Completely missing from its carefully footnoted pages, for example, are such powerful geopolitical terms as communism, socialism, fascism, colonialism, dictatorship, imperialism, aggression, democracy, liberation, human rights, capitalism, peace, etc.

It should be noted that every one of these terms is under constant attack by communist word-warpers, seeking to redefine them to coincide with soviet imperial designs. (More about his below.)

But despite these major omissions, all is not lost. In the Dictionary's learned pages -- at least until it was withdrawn -- one could learn all about such earthshaking entries as the Badillo Amendment, the Club Des Amies du Sahel, Futurism, the Plaza Accord, the Turnhalle Conference and alas, an aspect of the European Monetary System called "Fat Snake." (!)

There is an entry on "Trigger Price" (for steel imports) but none on Terrorism. The pro-Communist SWAPO and ANC guerillas of Namibia and South Africa are included, but not the anti-Communist UNITA and RENAMO guerillas of Angola and Mozambique. The Moon Treaty is discussed, but not the anti-Soviet Afghan "mujahideen."

Now that the State Department must substantially revise its fatally flawed dictionary, many interest groups will be attempting to influence its content.

Already, the pro-Sandinista Council on Hemispheric Affairs has hotly complained: "The State Department has now muzzled one of the fist non-ideological documents issued during the Reagan administration which vaguely conforms to reality." (The truth of the matter is that this document's conformation with "reality" is vague, indeed.)

Active concern over the content of dictionaries is to some a deadly serious matter.
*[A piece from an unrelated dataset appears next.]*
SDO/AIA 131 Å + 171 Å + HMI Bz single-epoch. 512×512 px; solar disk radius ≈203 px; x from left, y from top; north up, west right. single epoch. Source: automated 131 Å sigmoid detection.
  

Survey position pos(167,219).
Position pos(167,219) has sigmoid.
As the distinguished historian and biographer Robert Tucker has said of Soviet dictator Josef Stalin's attitude toward such books, "Of all monopolies enjoyed by the State, none should be so crucial as its monopoly on the definition of words. The ultimate weapon of political control would be the dictionary."

The worrisome relevance of Professor Tucker's observation can be found in the fact that the Soviets' newest Stalinist dictator, Mikhail Gorbachev, is currently publishing -- under the Oxford English Dictionary label, no less! -- a new dictionary which contains the following outlandish definitions:

  • Socialism -- "a social and economic system which is replacing capitalism."
  • Capitalism -- "the system replacing feudalism and preceding communism."
  • Communism -- "the revolutionary replacement of capitalism."
  • Imperialism -- "the highest and last stage of capitalism."
  • Fascism -- "the bourgeois movement and regime, typical of the era of imperialism."
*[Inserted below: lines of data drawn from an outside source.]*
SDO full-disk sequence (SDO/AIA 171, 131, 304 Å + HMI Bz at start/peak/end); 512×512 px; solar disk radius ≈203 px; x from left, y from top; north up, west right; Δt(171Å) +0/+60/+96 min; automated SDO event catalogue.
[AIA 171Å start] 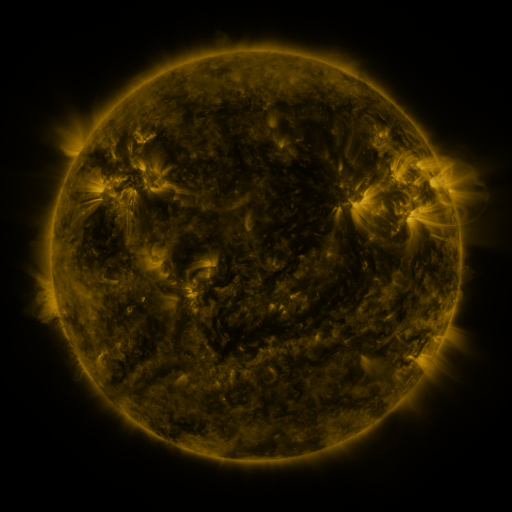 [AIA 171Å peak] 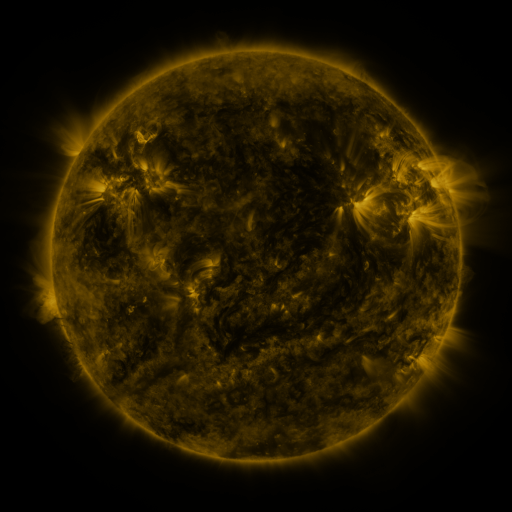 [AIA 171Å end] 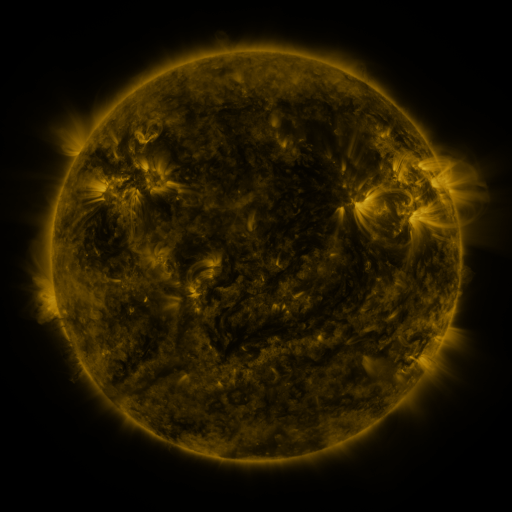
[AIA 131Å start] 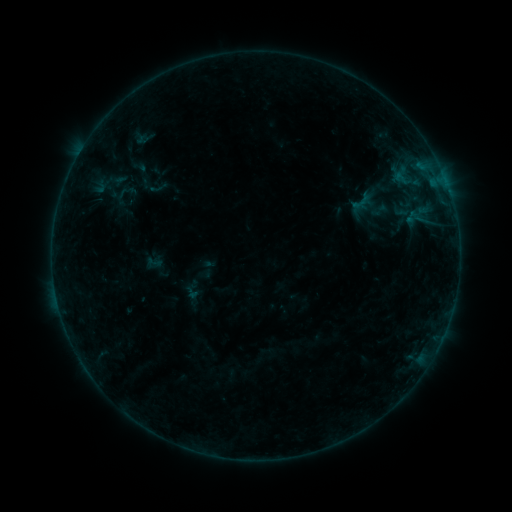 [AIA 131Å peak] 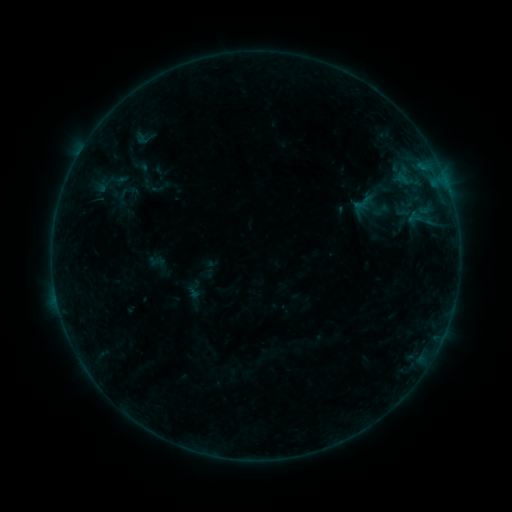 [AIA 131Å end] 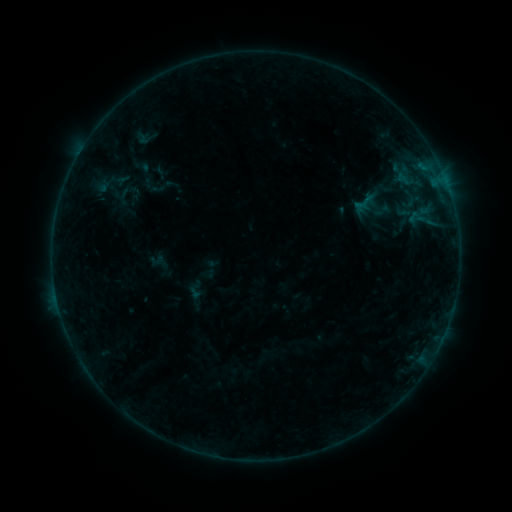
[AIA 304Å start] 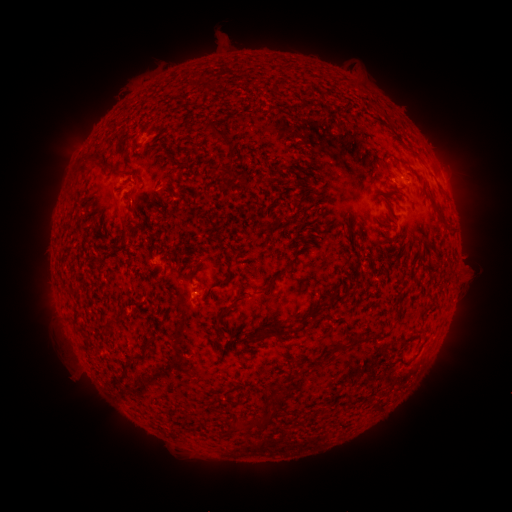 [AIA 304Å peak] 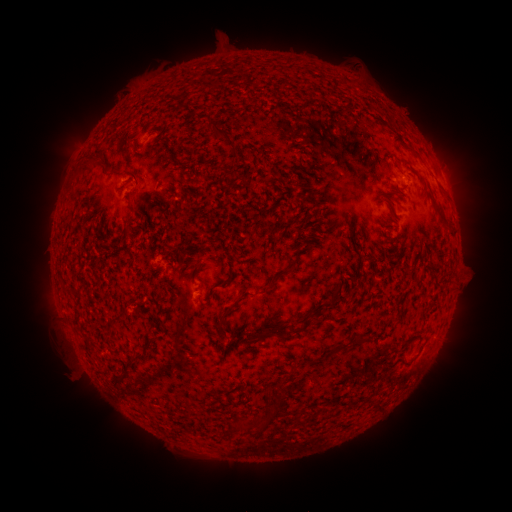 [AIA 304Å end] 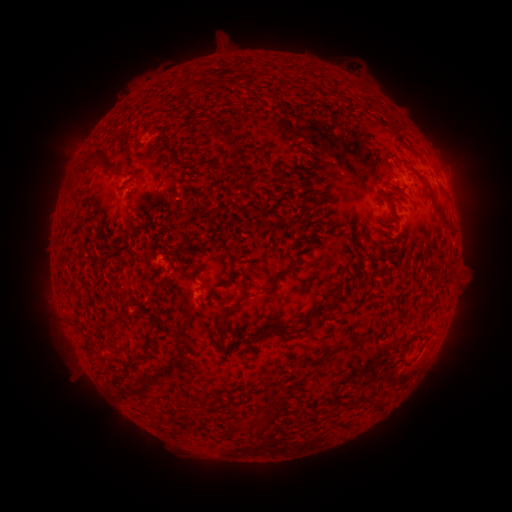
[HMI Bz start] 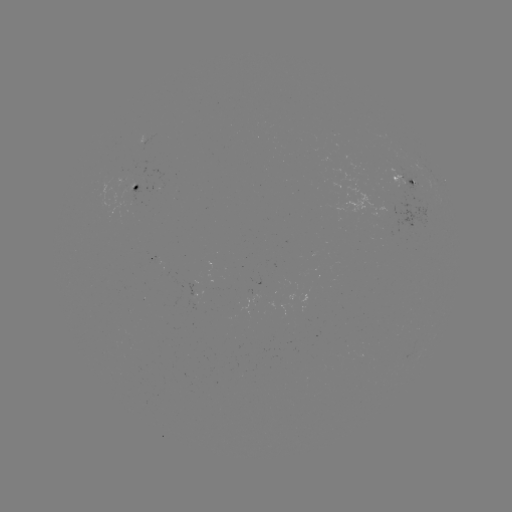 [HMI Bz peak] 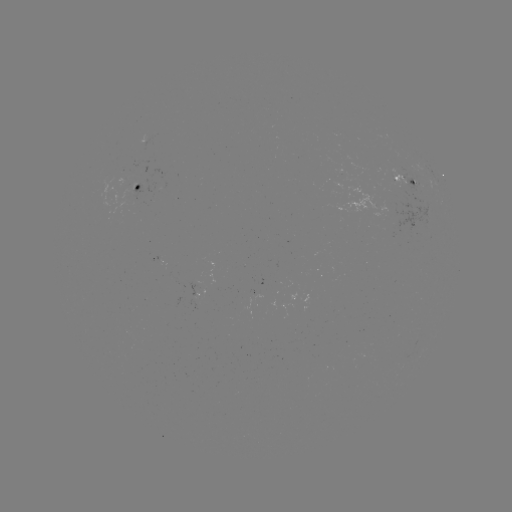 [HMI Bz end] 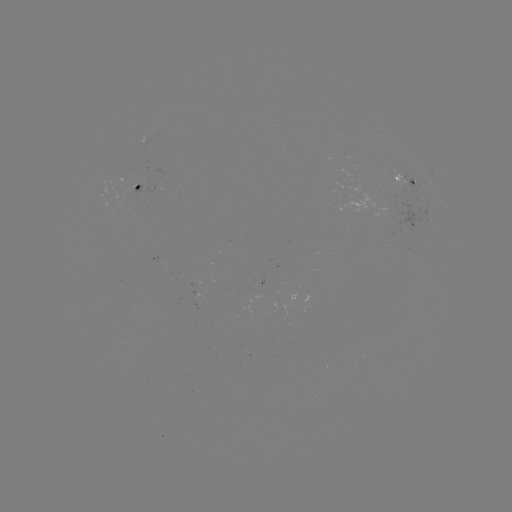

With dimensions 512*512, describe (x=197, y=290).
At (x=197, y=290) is emerging-flux region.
George Orwell! Where are you when we need you?

With so much at stake, President Reagan should accept a little-known recommendation made to him in 1984 (and repeated in 1985) by the US Advisory Commission on Public Diplomacy. This was that he remove the subject of semantic disinformation from the State Department -- which has reconfirmed its inability to handle the problem -- and assign it, instead, to a blue-ribbon, bi-partisan panel of experts under the auspices of the National Security Council.

This would be the surest way, first, to elevate the subject to an appropriately high profile of national concern and, second, to ensure that the revised and expanded document will meet the highest standards of truth-in-labeling -- rather than the low, shameful profile of a de facto Dictionary of Disinformation.